How many of us like the word “no”? In most contexts, not much. In fact, we dread it so much that we avoid scenarios that have a chance at the word emerging. The fear of rejection is so perverse that we’ll default into the hand we are dealt rather than making any confrontation.
Nobody felt there more than Jia Jiang. After not meeting his childhood expectations of entrepreneurial success, he decided to quit his job and start designing an app. He and his team thought it would be a massive success and quickly attempted to find investors. Unfortunately, no matter how hard they tried, Jiang kept receiving “no” after “no”.
For Jiang, all the rejections were overwhelming. But instead of accepting them as any sane person would do, he decided to try something different. He began a hundred day challenge to make odd requests to strangers to overcome his fear of rejections.
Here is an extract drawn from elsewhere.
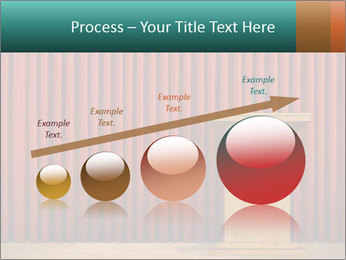 0000087468 PowerPoint Template - Slide 87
And he certainly got rejected. A lot.
The requests varied from asking for $100 to being a StarBucks greeter to getting Krispy Kreme donuts in the shape of Olympic Rings. Jiang would upload his asks on YouTube and keep experimenting with crazier and crazier requests.
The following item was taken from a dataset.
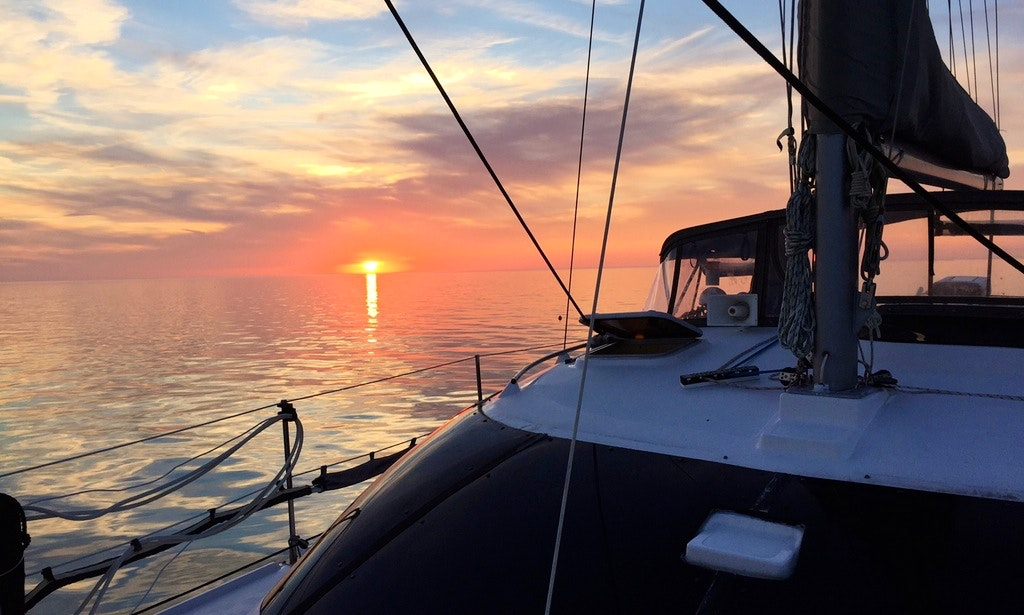 Sailing Catamaran In Miami, Florida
Rejection Proof is a culmination of Jiang’s journey. It starts off in an autobiographical fashion, describing the path and motivations that led him to start this challenge, and how he dealt with the fame from it. And then Jiang is able to shift the chapters into conceptual lessons he learned. He’ll jump around between rejections as examples for thematic purposes. You’ll learn what constitutes the fear behind rejection, ways to position for a “yes”, and why it’s always worth asking what’s on your mind.
I personally loved this book just off the concept alone. Who is crazy enough to make strange requests to complete strangers for 100 days straight just to get over his fear of rejection? It’s amazing to me that Jiang was willing to do this and document his journey and lessons.
I think Rejection is a fear that anyone faces. Even if we don’t believe so, we filter out the requests we make because we say “no” to ourselves before anyone else. But Jiang shows that even with crazy requests, people are willing to help you. Actually seeing the experience of what this is like removes part of the curtains I put over myself when it comes to asking others of things.
The book leaves you in a fun mood. I’ve had many moments where I’d just laugh at the weird ideas Jiang would come up with (and when they’d still work!). And I think it’s worth learning to have fun with rejection the way Jiang has. It makes us less dreadful of the ever-present “no” so that we can push through for those few moments of “yes”.